### Exercise passage
*** Begin section ***

In principle, because the exact distribution represents all the information available, provided your model is reasonable, that distribution is the most powerful measure of your observed statistic.

Although you require less information to estimate the parameters of a known distribution, than to describe an unknown one, you still need a clear idea which known distribution (if any) your results represent.

If you are not certain what distribution your statistic represents, your inference is based upon supposition not information.



Resampling data can mimic the effect of intrinsic variation (within a given set of values) upon their summary statistic's value. Lacking any better information about how observations 'should' be distributed, resampling allows you to make the best use of the information at hand. Resampling methods do this by assuming that the variation of your sample statistic results from random selection among the available observations as represented within your sample. But when those values cannot reasonably be interchanged resampling is, AT VERY BEST, an approximation - indeed, if some assignments are more likely than others, random resampling can be a highly misleading approximation.

Resampling allows you considerable scope in choosing which sample statistic to be test. Although resampling techniques are computationally intensive, they have minimal assumptions, and minimal mathematics. As a result, they are much easier to understand, and allow you to concentrate upon what you are testing, rather than how to do it.

All resampling methods assume:
  1. Treatments were randomly allocated, or observations were randomly selected.
      In practice it is much easier to randomly allocate treatments than to randomly select observations. Therefore the former assumption is considerably stronger.
  2. Your sample is sufficiently large that resampling can adequately estimate how your statistic is distributed.
      Resampling techniques obtain all their information on how your statistics are distributed from the observations within your sample. For unbiased results you usually require at least 30 observations, and preferably more than 100.

Surprisingly, whilst resampling methods sometimes make assumptions about how your statistic is distributed, they do not make any assumptions about the distribution of whatever population your sample might, or might not represent. To avoid making such assumptions, you must have enough information.

Here we describe two methods of resampling observations, bootstrapping and resampling. Which of these is most appropriate to your data, depends upon how your observations were made.

*** End section ***

### Things to do
[1] Do these statements agree with the passage on resampling methods? Answer yes or no for each, quoting the words of the passage that decide it. (a) Resampling methods assume the sample is large enough to estimate how the statistic is distributed. (b) In practice, randomly selecting observations is easier than randomly allocating treatments. (c) Resampling methods make assumptions about the distribution of the population the sample may represent.
[2] How would the passage on resampling methods go on after its final sentence? Continue it from that point.

### Exercise data

*** Begin section ***

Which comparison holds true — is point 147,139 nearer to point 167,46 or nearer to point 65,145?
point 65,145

*** End section ***

### Solved problems
[1]
(a) Yes: "Your sample is sufficiently large that resampling can adequately estimate how your statistic is distributed."
(b) No: "In practice it is much easier to randomly allocate treatments than to randomly select observations."
(c) No: "they do not make any assumptions about the distribution of whatever population your sample might, or might not represent."

[2]
  • Randomization, or resampling without replacement, assumes you are sampling an appreciable proportion of a finite population, so the each observation has a marked influence on the outcome of the next. Randomization is particularly useful in analyzing experimental results.
  • Bootstrapping, or resampling with replacement, assumes that the result of one observation does not affect the results of those you make subsequently. In other words it assumes your sample population is infinite, or effectively so. For example, bootstrapping would be appropriate for surveys, where only a small proportion were sampled.

Because of the number of available permutations, or 'sample space', available from even a moderate sample, a complete evaluation is generally not possible. The precision of a resampling test, or confidence limit, depends upon:

  1. The number of times the test statistic is estimated - not the proportion of the sample space that is evaluated.
  2. How deviant your result is. Statistics near the edge of a distribution require proportionally more resample statistics.
  3. The choice of an appropriate test statistic. A good test statistic is sensitive to your alternate hypothesis, but insensitive to things not of interest when under your null hypothesis. (For example, the difference between means is a poor test statistic because it is also sensitive to unequal variances. The t-statistic for unequal observations may be preferable.)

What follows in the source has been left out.